Considering how 5G has been received by part of the public, the more cynical are sure to place a well-felt pun about 6G here. Will supplier towers be installed directly on the roofs of primary schools? Will a 6G chip be inserted in a possible fourth dose of vaccine? Will there be a red MAGA cap lined with a thin metallic layer powerful enough to block waves that will no doubt control people’s brains?
None of that, of course. But because this technology will emerge in a world where telecommunications rhyme with misunderstanding and disinformation, equipment manufacturers feel the need to better prepare the ground this time around. So much so that, even if the activation of the first public 6G networks is planned somewhere at the end of the decade, it is at this moment that the decision is made on what its main characteristics will be.
More sustainable networks?
“5G networks are not yet fully functional, but already, in our laboratories, we are developing what will become 6G in a few years”, adds Kaniz Mahdi, vice president responsible for peripheral technology for the American company VMware.
According to what the American expert tells us, 6G technology will essentially be made up of the “applications” that have been promised by 5G: artificial intelligence personalized according to the user, faster and more versatile cloud services and decent computing power. of a supercomputer accessible from inexpensive telephones.

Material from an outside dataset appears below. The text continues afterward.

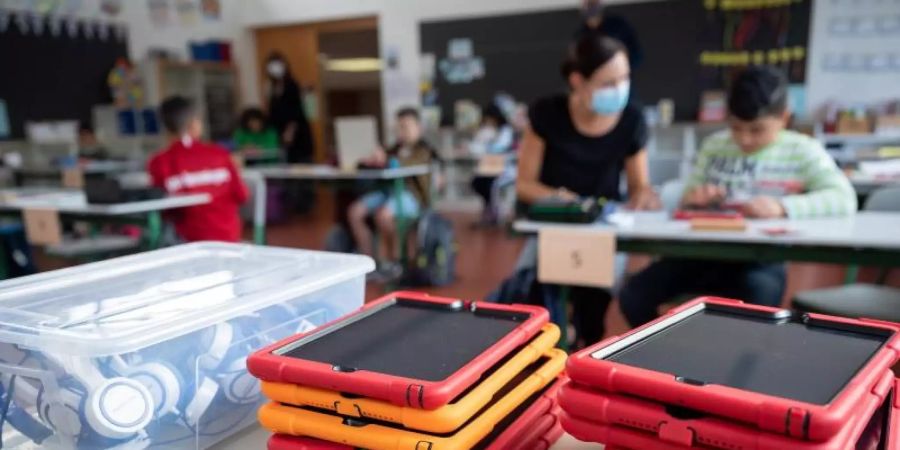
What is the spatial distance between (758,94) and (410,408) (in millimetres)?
1628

Basically: 5G will not be “replaced” by new technology. It will be “improved”, explains Kaniz Mahdi. “5G networks were a revolution on the infrastructure side. Wireless has been elevated to the level of high-speed wired networks. With 6G, we will focus on user services: applications, automation and personalization. “
The main big news on the hardware side will be the activation of what the industry calls edge computing. Supercomputer servers will be integrated directly into the antennas throughout the network. It’s as if the huge data centers that tech giants have built in very specific regions of the continent are suddenly fragmented and spread across the entire mobile network.
By distributing computing power in this way, 6G networks promise to offer an equal quality of service everywhere in the country, including in somewhat more remote regions. Peripheral computing is this small revolution in connected industrial objects that promises to automate agricultural production across the province to increase the yield of farms of all sizes.

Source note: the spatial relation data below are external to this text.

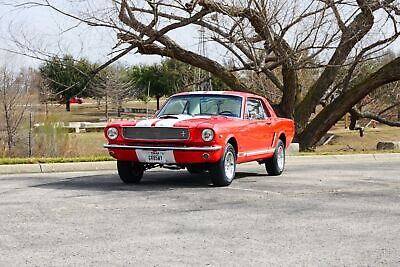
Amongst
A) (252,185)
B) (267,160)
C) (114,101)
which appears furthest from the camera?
(114,101)

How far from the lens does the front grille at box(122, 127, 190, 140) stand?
30.1 ft

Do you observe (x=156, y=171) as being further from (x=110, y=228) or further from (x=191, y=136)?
(x=110, y=228)

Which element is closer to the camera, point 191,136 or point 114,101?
→ point 191,136

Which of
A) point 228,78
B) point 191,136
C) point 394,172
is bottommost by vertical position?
A: point 394,172

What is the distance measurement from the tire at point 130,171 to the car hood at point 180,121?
2.41ft

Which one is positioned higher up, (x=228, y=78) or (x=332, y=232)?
(x=228, y=78)

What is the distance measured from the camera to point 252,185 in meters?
9.91

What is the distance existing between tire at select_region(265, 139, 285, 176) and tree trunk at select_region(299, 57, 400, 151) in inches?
408

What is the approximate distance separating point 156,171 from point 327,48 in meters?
9.57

This ambitious promise is the same one made in health with telemedicine, in education with cutting-edge university research and in entertainment with the metaverse. Yes, that same metaverse that Facebook (now Meta), Microsoft, Apple and Google are seeing in their soup these days.

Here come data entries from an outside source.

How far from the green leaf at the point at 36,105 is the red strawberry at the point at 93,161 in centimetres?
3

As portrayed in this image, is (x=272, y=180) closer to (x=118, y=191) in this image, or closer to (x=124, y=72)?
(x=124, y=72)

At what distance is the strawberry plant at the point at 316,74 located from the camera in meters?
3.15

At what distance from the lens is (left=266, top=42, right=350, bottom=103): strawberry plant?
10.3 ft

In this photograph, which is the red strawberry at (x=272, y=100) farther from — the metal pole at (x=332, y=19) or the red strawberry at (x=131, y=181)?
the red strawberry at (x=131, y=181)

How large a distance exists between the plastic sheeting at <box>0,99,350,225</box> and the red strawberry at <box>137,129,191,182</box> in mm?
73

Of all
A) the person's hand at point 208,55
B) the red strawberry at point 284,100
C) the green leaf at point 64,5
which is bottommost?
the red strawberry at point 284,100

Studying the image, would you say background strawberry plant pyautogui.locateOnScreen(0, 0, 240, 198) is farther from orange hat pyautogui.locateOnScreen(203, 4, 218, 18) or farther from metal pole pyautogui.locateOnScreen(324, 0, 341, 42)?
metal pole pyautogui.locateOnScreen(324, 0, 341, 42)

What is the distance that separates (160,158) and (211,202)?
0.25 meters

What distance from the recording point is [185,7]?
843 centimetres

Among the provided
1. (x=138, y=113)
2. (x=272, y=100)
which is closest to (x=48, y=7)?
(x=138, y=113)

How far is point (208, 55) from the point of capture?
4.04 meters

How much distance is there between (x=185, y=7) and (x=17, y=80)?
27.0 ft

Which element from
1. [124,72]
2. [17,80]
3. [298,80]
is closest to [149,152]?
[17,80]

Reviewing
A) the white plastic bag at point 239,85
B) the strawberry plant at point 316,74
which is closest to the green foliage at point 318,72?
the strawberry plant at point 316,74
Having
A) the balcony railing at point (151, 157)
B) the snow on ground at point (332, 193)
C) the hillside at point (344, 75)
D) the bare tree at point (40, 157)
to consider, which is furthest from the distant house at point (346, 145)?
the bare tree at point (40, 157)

The trap of rushed marketing
If all this sounds like something already heard, it is because it has already been said … to extol the merits of 5G networks. And if we replay the same refrain, it is because the telecommunications sector is sometimes a little too eager to talk about what is to come. This is also partly why we are talking about 6G almost ten years in advance!
Switching to 5G has required outsized investments for suppliers. Anxious to make this expense profitable as quickly as possible, they made all the noise they could to get the new technology adopted. However, for the average user, this technology is not really revolutionary: the data loading may be a little faster, but that’s about it.
It must be said that the wireless technology currently in use in Canada is only 5G in name. It is a bit unfortunate for the telecommunications giants to be so eager for the next big technology to arrive that they will include in its name the intermediate technologies that prepare the market for its arrival. The same thing was tried during the passage of the industry of 3G networks, the first digital networks which allowed, among other things, Apple to market its first iPhone beyond the American market.
Suppliers quickly referred to higher performing versions of 3G networks as 4G technology, which created some confusion when true 4G networks emerged. So much so that, since, in the upper right corner of smartphones, we see a small “4G” icon when the device is connected to a mid-generation wireless network. True 4G is now called LTE, for Long-Term Evolution.
In the case of 5G networks currently in service, the two main elements that define this new generation of wireless are still missing: the almost total absence of latency, i.e. a delay of less than 10 milliseconds between sending and receiving. a wireless signal, and a data transfer rate that will again be five to ten times faster than it is now.
The first 6G networks are expected around the turn of the next decade, but one can already imagine that suppliers will rush to talk about them as soon as possible. Especially since 6G will be a smoother evolution of 5G than the latter has been compared to its predecessor.
In short, we will therefore probably see no real 6G application in 2022. But we will hear a lot about it.